Thursday, August 19, 2010

Enough is enough...

I've been in the "Depths of Despair" (to quote Anne Shirley) all week. I know looming unemployment, the con and PMDD are to blame.

I've let the working out slip... and since my pants are tight... I can't do that anymore!

My goal is to lose a pound a week for a year. That's a little over 50 pounds. Measuring will be tricky.... since I have no scale.. but my Wii Fit will do.

So when I get home, it's taking the dog out for a walk... then Wii yoga until the Spousal Equivalent gets home (he wants to work out too). I'll weigh myself this afternoon... and see how far I have to go!

Wednesday, August 18, 2010

Lost...

I used to have purpose in my life. I was going to teach, then have a family.

That didn't work out too well.

Now, my life just has no purpose. I'm a temporary employee. Any minute now the job I'm doing might dry up and go away, leaving me pennyless. I've applied to over 20 jobs a week, every week, for the last year and a half. I've had dozens of interviews (only some of which got back to me telling me that I didn't get the job). Nothing.

I'm thankful that I'm working now.... but I'm waiting for that shoe to drop... and it will... I just live in panic as to when.

So Now I look for a new path in life. I've got skills that would be useful to a great number of employers... but no.. they don't want me.

So I wait. And pray. And try not to lose hope. I don't have much hope left.... every rejection letter erodes it a little.

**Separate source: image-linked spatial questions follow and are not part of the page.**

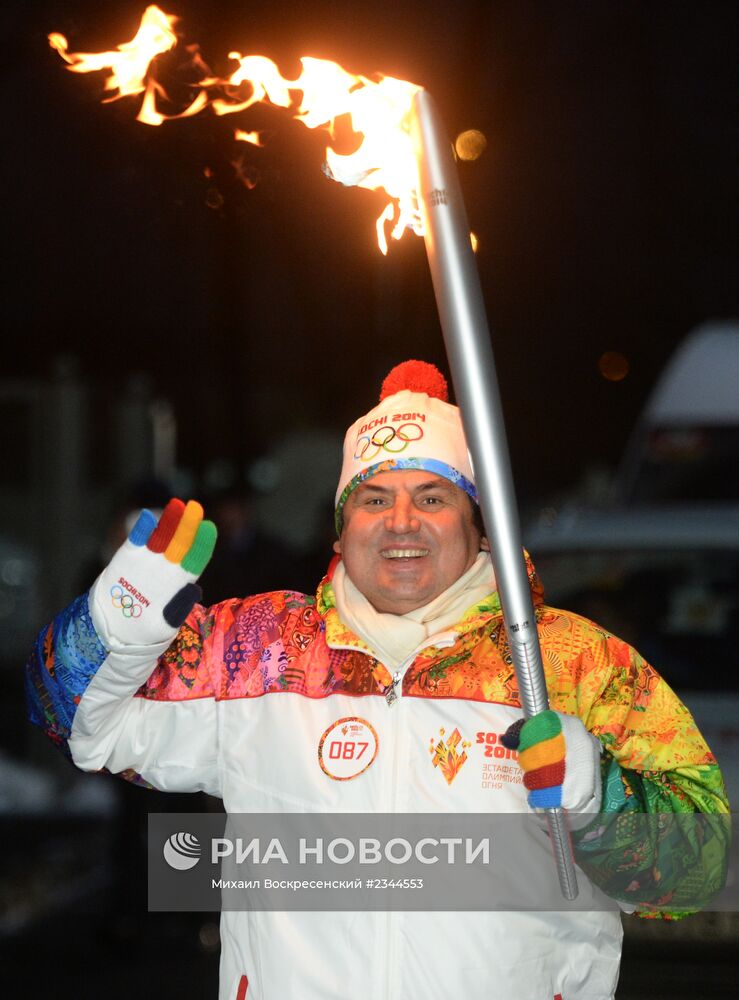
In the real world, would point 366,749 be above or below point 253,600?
below

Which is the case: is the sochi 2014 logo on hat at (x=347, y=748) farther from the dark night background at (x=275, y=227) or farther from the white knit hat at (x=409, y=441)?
the dark night background at (x=275, y=227)

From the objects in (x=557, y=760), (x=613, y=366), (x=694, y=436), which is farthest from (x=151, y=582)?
(x=613, y=366)

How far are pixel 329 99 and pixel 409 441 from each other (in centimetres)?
60

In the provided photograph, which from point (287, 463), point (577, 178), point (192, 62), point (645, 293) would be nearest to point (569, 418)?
point (287, 463)

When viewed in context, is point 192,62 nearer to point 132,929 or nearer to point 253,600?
point 253,600

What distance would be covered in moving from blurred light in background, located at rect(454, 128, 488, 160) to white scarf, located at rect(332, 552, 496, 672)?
3916 millimetres

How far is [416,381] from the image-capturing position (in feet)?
8.45

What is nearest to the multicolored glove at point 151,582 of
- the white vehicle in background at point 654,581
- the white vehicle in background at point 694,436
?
the white vehicle in background at point 654,581

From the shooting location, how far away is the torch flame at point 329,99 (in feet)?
7.69

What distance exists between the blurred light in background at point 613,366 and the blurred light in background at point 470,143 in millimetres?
10193

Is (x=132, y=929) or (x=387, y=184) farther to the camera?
(x=132, y=929)

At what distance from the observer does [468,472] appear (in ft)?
8.05

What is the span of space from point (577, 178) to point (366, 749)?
4.83 m

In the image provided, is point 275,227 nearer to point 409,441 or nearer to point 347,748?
point 409,441
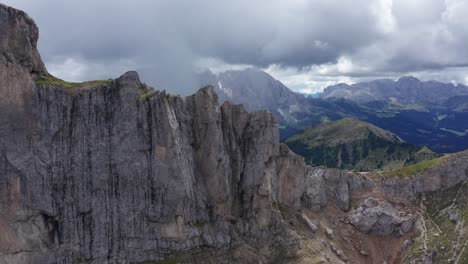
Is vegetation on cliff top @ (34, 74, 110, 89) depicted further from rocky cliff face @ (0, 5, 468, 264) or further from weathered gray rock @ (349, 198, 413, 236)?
weathered gray rock @ (349, 198, 413, 236)

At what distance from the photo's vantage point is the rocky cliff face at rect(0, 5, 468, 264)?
116m

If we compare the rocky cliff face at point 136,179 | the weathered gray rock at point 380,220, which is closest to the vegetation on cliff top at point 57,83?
the rocky cliff face at point 136,179

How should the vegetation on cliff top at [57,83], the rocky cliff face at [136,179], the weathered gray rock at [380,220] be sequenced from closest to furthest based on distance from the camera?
1. the rocky cliff face at [136,179]
2. the vegetation on cliff top at [57,83]
3. the weathered gray rock at [380,220]

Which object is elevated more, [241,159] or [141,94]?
[141,94]

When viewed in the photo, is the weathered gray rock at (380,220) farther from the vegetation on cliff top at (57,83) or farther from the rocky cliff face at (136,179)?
the vegetation on cliff top at (57,83)

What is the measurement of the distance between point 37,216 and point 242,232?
204ft

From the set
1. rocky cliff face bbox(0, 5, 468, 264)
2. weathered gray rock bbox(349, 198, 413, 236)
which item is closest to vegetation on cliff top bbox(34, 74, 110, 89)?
rocky cliff face bbox(0, 5, 468, 264)

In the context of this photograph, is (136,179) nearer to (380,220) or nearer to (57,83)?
(57,83)

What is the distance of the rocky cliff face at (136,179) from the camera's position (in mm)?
116000

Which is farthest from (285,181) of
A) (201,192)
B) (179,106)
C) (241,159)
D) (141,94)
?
(141,94)

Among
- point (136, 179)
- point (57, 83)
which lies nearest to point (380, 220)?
point (136, 179)

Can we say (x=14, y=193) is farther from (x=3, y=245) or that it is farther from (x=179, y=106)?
(x=179, y=106)

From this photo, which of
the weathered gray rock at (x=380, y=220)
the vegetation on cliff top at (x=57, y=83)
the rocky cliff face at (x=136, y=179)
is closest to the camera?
the rocky cliff face at (x=136, y=179)

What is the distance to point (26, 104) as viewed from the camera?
11631 centimetres
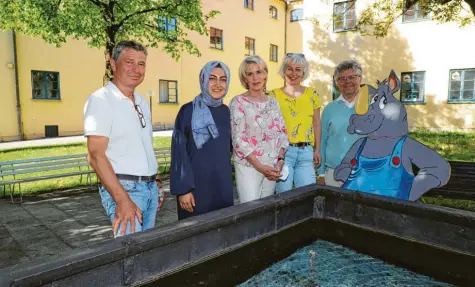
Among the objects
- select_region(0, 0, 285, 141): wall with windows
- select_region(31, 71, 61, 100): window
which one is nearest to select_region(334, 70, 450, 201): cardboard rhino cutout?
select_region(0, 0, 285, 141): wall with windows

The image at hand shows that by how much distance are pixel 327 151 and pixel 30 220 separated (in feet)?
13.7

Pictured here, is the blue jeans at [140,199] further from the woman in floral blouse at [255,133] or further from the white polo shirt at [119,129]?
the woman in floral blouse at [255,133]

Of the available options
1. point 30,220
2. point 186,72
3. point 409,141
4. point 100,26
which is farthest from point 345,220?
point 186,72

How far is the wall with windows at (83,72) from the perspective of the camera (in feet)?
49.3

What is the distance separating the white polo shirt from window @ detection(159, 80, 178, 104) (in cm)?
1902

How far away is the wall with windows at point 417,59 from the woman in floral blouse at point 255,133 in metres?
13.2

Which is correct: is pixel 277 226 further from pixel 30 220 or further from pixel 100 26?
pixel 100 26

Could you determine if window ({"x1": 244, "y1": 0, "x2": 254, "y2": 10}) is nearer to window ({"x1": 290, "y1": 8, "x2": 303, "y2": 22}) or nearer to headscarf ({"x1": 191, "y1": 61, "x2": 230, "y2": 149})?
window ({"x1": 290, "y1": 8, "x2": 303, "y2": 22})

Winning the lottery would be nice....

Tuesday, August 10, 2010

I've been doing a lot of reading

I had to go to New York in July, so I got a lot of reading done then. After I got back something told me that I needed to pick up Eat Pray Love.

The first chapter brought me to tears. The author was crying, not wanting to be married anymore. She thought she was broken. She was 30, married, and should be wanting children.

I've been there. He never wanted children.. until his sister developed ovarian cancer. All of a sudden, he did. And I didn't.

But I'm a woman. Shouldn't I want children? Shouldn't I want to be a mom? I don't. I feel like I may be broken somehow. Maybe this is why I can't get a job... maybe this is why I feel like I'm falling apart... because I'm fundamentally broken.